Passage provided START

Team NVIDIA, a group of data scientists and technologists, brought diverse skills to the KDD Cup 2024. Key members include Gilberto, a former #1 ranked Kaggle competitor with a background in Electrical Engineering; Chris, a Ph.D. holder in computational science and mathematics with experience across various professions; Benedikt Schifferer, a manager of Applied Research with expertise in recommender systems and LLMs; Ivan Sorokin, a Senior LLM Technologist; Ahmet Erdem, a Kaggle Grandmaster and open-source contributor; and Simon, a senior LLM technologist specializing in deep learning applications in computer vision and NLP.
Winning Strategy:
Team NVIDIA’s strategy for the KDD Cup 2024 involved the deployment of five fine-tuned Qwen2-72B LLM models, one for each of the competition’s tracks, leveraging cutting-edge techniques and substantial computational resources:
- Data Transformation and Model Training:
• The team transformed data from six public datasets, including Amazon-M2 and MMLU, into 500k question-answer pairs across 40 tasks and 5 task types.

Passage provided END

Required actions
a - In the passage on Team NVIDIA at the KDD Cup 2024, which LLM did the team fine-tune for each competition track?
b - Write the next part of the passage on Team NVIDIA's KDD Cup 2024 strategy, picking up after its final sentence.

Records provided START

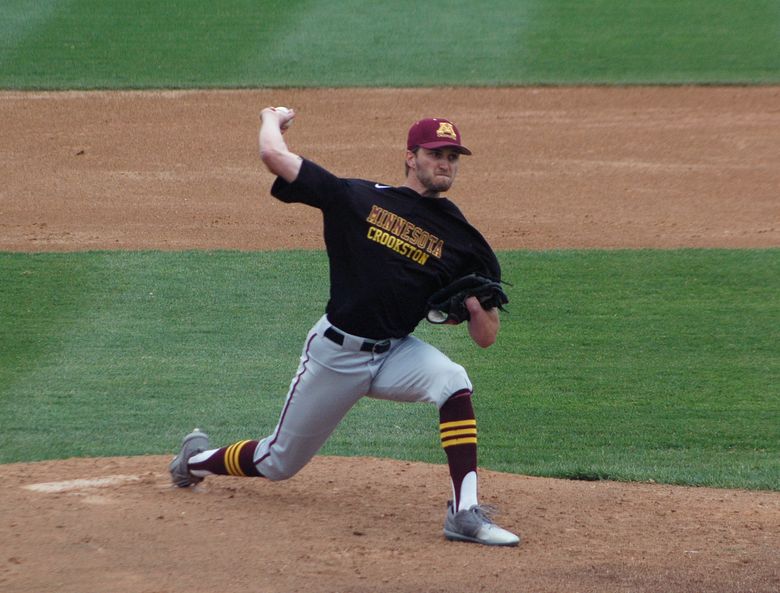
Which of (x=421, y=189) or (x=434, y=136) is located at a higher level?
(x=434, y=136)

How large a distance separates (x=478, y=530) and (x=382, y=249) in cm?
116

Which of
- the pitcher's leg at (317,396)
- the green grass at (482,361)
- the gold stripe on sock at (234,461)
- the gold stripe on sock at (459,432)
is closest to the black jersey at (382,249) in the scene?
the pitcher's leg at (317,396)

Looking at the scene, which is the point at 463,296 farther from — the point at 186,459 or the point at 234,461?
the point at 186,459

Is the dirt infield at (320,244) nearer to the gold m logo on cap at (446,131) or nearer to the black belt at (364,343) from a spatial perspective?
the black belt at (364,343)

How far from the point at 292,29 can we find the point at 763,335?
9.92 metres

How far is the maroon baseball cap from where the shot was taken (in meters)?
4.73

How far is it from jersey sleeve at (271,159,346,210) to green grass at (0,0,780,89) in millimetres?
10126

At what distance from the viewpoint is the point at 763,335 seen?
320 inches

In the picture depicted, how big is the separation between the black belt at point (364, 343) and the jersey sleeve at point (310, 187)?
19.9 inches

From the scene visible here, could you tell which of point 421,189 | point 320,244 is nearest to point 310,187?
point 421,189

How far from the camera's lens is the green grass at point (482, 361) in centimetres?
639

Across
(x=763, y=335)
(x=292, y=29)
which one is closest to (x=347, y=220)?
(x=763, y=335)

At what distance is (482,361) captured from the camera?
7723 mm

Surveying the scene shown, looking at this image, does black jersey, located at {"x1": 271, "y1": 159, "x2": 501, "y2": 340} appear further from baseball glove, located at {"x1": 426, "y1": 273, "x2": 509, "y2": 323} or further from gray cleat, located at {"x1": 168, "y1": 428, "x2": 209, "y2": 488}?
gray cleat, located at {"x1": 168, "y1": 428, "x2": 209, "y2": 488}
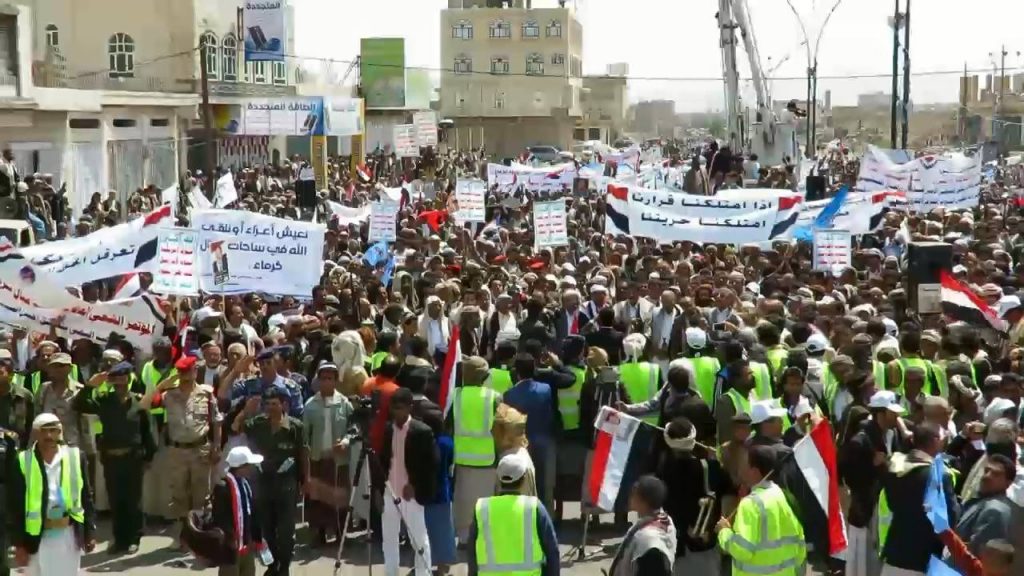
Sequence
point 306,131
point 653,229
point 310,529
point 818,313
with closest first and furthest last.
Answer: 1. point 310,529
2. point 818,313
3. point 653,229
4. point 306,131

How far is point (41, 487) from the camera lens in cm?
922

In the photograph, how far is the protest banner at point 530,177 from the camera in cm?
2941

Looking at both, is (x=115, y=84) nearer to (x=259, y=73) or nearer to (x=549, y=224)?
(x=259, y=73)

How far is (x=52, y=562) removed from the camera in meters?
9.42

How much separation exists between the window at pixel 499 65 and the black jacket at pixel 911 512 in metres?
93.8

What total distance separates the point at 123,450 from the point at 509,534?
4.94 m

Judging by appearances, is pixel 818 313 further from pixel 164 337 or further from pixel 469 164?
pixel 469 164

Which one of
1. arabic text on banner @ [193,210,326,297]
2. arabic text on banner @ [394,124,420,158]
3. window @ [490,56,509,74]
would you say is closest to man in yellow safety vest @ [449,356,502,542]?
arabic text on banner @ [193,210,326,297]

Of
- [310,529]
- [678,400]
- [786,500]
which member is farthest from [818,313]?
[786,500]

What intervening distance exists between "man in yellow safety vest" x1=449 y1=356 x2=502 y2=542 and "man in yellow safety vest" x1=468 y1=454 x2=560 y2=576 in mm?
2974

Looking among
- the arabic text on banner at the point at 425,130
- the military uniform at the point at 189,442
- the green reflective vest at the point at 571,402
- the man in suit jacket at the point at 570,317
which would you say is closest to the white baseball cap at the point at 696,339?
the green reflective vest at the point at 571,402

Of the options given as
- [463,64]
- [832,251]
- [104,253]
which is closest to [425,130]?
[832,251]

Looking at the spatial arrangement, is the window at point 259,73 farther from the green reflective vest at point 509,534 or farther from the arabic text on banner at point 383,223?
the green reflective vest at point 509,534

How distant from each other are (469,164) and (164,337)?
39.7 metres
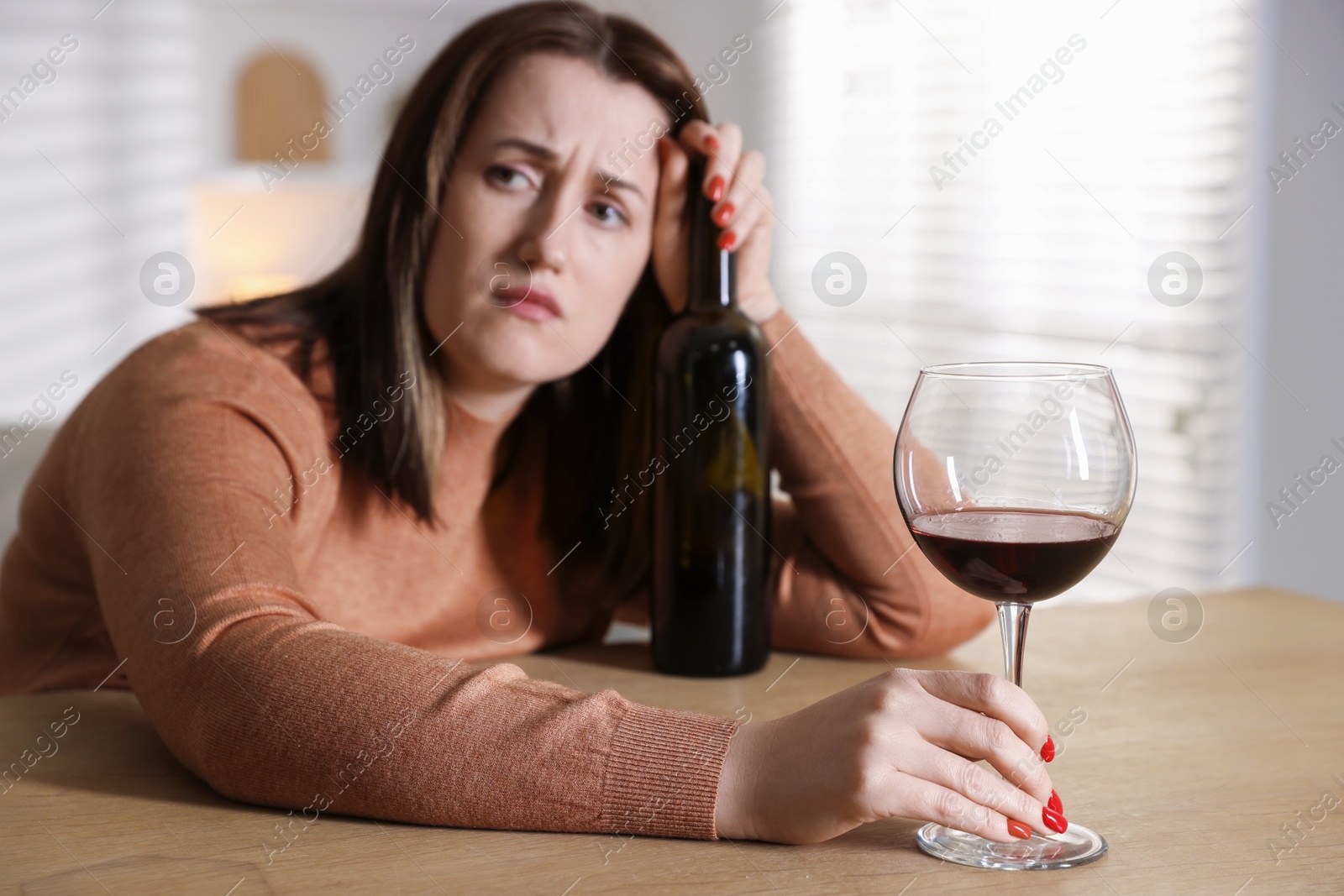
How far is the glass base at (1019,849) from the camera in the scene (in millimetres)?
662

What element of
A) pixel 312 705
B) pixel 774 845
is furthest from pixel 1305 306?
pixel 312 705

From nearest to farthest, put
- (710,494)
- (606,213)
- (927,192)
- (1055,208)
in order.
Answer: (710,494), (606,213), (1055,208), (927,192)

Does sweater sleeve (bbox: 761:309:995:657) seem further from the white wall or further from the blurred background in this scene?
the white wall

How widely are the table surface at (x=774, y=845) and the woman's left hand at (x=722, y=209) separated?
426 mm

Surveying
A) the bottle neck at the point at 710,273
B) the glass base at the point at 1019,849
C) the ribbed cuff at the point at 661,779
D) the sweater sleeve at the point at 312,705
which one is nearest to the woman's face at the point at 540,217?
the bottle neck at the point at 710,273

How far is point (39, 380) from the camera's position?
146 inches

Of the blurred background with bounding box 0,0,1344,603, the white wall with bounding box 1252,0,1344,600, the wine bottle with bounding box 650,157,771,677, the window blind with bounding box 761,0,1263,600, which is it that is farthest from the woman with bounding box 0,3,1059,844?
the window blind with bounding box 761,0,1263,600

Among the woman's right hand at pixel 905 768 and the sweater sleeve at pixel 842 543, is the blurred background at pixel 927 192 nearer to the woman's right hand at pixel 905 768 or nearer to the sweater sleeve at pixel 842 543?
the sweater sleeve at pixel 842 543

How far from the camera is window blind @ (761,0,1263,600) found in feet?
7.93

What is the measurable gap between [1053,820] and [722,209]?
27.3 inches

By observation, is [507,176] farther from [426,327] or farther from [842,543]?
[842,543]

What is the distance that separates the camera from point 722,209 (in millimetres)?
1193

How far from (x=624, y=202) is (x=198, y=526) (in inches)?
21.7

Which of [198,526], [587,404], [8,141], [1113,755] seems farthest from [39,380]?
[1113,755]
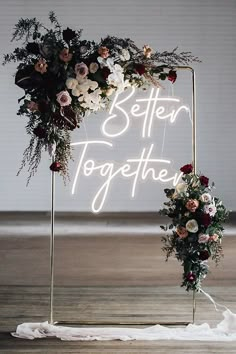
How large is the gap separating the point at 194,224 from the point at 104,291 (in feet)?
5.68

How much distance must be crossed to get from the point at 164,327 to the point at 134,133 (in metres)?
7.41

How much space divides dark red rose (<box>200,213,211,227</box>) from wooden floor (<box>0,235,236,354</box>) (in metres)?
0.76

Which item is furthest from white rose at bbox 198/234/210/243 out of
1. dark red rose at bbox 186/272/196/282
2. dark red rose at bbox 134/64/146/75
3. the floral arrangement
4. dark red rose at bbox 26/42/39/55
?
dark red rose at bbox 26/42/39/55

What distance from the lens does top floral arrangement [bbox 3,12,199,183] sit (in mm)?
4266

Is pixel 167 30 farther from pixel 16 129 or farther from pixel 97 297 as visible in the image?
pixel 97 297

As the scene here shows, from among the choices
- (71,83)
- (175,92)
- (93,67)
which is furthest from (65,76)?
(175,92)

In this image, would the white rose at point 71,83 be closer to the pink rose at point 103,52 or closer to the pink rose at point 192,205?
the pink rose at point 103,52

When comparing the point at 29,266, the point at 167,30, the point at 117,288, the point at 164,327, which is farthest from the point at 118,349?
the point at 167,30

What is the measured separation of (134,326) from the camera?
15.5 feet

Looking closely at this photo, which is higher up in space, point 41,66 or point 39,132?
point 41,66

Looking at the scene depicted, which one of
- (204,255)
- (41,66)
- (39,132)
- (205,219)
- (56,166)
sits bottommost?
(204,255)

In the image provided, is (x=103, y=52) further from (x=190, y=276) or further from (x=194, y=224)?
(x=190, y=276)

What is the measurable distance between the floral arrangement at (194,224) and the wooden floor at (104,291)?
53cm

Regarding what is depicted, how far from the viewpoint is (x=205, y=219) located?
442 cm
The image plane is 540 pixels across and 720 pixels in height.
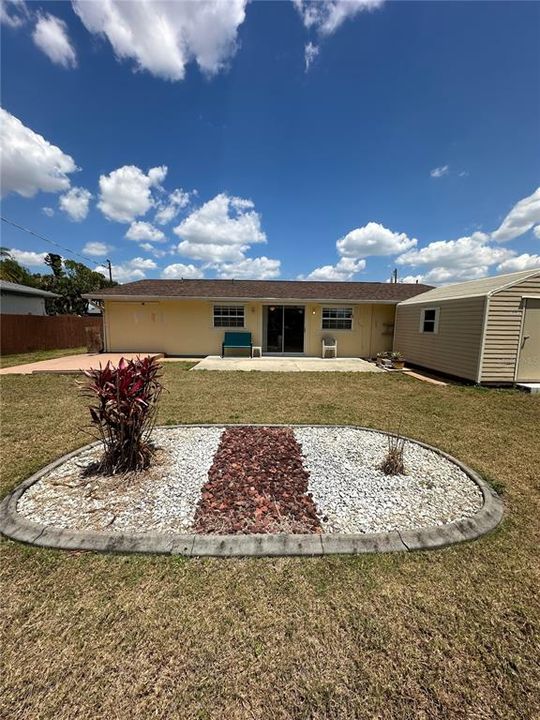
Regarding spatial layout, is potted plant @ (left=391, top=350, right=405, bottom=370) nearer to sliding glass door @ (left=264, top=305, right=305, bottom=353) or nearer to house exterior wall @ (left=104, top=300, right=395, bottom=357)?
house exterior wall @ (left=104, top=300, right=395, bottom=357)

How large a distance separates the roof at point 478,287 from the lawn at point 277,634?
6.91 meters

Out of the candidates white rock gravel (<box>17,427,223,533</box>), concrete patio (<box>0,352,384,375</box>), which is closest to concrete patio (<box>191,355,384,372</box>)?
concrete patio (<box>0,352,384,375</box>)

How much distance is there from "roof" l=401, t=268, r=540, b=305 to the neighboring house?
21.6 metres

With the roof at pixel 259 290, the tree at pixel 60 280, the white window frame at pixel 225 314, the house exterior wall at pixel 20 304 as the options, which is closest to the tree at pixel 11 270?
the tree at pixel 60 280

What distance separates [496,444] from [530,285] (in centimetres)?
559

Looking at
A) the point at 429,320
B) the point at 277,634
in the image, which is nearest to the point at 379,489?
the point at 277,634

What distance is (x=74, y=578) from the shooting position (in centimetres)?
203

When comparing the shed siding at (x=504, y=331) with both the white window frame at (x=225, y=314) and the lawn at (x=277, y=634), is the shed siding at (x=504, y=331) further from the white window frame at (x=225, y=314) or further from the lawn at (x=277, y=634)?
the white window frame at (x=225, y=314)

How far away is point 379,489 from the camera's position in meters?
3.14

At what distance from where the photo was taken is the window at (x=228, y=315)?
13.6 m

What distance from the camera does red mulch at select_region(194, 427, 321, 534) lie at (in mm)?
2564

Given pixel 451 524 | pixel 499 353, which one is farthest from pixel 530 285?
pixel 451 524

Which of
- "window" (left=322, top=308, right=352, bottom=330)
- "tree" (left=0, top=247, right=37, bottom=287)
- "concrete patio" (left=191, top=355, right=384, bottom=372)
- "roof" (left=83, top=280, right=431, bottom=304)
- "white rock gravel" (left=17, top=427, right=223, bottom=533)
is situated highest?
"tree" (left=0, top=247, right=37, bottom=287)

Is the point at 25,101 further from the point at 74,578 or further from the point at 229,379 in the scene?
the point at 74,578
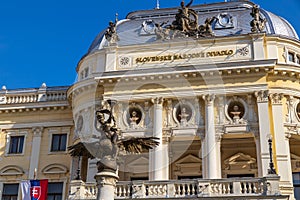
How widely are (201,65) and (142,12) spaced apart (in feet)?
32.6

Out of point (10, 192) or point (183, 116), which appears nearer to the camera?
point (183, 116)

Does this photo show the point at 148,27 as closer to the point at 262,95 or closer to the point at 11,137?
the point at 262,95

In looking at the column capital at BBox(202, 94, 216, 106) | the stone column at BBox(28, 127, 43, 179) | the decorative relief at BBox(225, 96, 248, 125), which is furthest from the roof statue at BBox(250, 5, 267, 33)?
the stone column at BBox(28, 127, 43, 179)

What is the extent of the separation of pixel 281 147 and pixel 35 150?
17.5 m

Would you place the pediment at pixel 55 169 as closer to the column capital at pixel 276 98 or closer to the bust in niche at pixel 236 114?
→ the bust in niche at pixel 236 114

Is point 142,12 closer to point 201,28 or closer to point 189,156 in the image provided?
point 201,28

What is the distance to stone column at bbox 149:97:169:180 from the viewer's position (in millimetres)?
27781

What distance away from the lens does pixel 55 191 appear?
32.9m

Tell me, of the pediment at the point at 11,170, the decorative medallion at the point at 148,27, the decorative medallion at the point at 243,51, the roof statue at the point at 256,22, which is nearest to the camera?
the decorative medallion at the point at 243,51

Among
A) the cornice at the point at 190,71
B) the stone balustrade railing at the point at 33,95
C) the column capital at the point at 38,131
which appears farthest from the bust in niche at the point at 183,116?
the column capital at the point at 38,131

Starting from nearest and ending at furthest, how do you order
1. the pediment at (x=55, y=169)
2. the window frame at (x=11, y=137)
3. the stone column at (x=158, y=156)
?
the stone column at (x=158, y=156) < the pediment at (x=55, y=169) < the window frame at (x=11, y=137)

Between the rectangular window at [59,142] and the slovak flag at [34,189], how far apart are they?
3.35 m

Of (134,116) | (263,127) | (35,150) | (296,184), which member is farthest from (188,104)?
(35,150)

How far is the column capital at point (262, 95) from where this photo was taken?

Records provided END

Per-task outputs
a - Qwen2-72B

b -
• They fine-tuned multiple Qwen2-72B models using QLoRA on NVIDIA’s powerful 8xA100 80GB GPUs, employing techniques like DeepSpeed and Axolotl for efficiency.
- Model Optimization and Fine-Tuning:
• Fine-tuning involved adjusting LoRA parameters and experimenting with different weights for model adapters to optimize performance across various tasks.
• The models were trained with specific prompts tailored to simulate an online shopping assistant, enhancing task-specific performance.
- Quantization and Inference Optimization:
• To meet the competition’s stringent hardware limitations and inference time constraints, Team NVIDIA employed 4-bit AWQ quantization and batch inference strategies using software vLLM, significantly reducing the model’s memory footprint.
• During inference, logits processors were added to the model’s predictions to ensure output accuracy, particularly in handling structured responses like numbers and commas.
- Ensemble Techniques:
• The final submissions for each track involved sophisticated ensembles of base models and multiple LoRA adapters, fine-tuned to enhance the accuracy and robustness of the solutions.
Impact and Contributions:
Team NVIDIA’s comprehensive approach showcased their technical prowess and ability to innovate within constraints, leading to their first-place victory in all five competition tracks. Their work demonstrates the powerful capabilities of LLMs in handling diverse and complex real-world NLP tasks, particularly in a competitive setting with limited hardware resources.